Article 5 : Le don d’intelligence existe-t-il dans ceux qui n’ont pas la grâce sanctifiante ?

 

            Objection N°1. Il semble que le don d’intelligence existe dans ceux qui n’ont pas la grâce sanctifiante. Car saint Augustin expliquant ces paroles du Ps. 118 : Concupivit anima (Conc. 3 et 8) dit : L’intelligence vole en avant, et la volonté humaine qui est infirme la suit péniblement. Or, dans tous ceux qui ont la grâce sanctifiante, la volonté est prompte à cause de la charité. Donc le don d’intelligence peut exister dans tous ceux qui n’ont pas cette grâce.

            Réponse à l’objection N°1 : Saint Augustin appelle intelligence toute lumière intellectuelle quelle qu’elle soit. Cependant la lumière intellectuelle n’est véritablement un don qu’autant qu’elle amène l’esprit de l’homme à concevoir une juste idée de sa fin.

 

            Objection N°2. Daniel dit (10, 1) qu’on a besoin de l’intelligence de la vision prophétique, et par conséquent il semble que la prophétie n’existe pas sans le don d’intelligence. Cependant la prophétie peut exister sans la grâce sanctifiante. Ainsi Notre-Seigneur répond (Matth., 7, 22) à ceux qui lui disaient : Nous avons prophétisé en votre nom : je ne vous connais pas. Donc le don d’intelligence peut aussi exister sans elle.
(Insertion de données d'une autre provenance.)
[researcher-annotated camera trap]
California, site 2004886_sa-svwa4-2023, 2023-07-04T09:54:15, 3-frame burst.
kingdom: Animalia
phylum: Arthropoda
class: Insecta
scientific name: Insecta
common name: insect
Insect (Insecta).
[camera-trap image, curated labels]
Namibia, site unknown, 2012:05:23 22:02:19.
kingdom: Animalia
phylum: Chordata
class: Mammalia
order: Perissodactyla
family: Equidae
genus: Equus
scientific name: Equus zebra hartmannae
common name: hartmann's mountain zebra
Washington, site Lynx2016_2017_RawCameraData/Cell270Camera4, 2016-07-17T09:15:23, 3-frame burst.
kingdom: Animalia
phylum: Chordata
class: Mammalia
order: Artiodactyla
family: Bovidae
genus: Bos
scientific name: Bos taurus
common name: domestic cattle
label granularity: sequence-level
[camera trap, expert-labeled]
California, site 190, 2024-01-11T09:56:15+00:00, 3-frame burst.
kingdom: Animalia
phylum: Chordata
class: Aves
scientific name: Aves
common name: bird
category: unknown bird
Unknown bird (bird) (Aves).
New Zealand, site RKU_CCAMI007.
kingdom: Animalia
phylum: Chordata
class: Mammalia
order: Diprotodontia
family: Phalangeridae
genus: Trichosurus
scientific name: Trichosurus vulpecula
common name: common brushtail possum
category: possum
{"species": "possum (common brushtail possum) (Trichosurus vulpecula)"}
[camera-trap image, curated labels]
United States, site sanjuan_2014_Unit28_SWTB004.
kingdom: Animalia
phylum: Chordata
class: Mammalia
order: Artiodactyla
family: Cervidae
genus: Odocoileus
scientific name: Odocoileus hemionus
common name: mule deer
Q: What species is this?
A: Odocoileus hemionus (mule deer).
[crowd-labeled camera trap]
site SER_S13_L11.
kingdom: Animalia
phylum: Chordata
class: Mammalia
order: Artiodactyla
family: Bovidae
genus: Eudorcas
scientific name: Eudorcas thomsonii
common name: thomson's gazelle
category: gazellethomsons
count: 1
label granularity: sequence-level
            Réponse à l’objection N°2 : L’intelligence qui est nécessaire à la prophétie est cette lumière de l’esprit qui l’éclaire sur les choses révélées aux prophéties (Cette lumière peut se rencontrer dans ceux qui n’ont pas la grâce.) ; mais elle n’est pas cette lumière qui donne à l’âme une juste idée de sa fin dernière et qui appartient au don d’intelligence.

 

            Objection N°3. Le don d’intelligence répond à la vertu de la foi, d’après ces paroles d’Isaïe (Is., 7, 7) dans la version des Septante : Si vous ne croyez pas, vous ne comprendrez pas. Or, la foi peut exister sans la grâce sanctifiante. Donc également le don d’intelligence.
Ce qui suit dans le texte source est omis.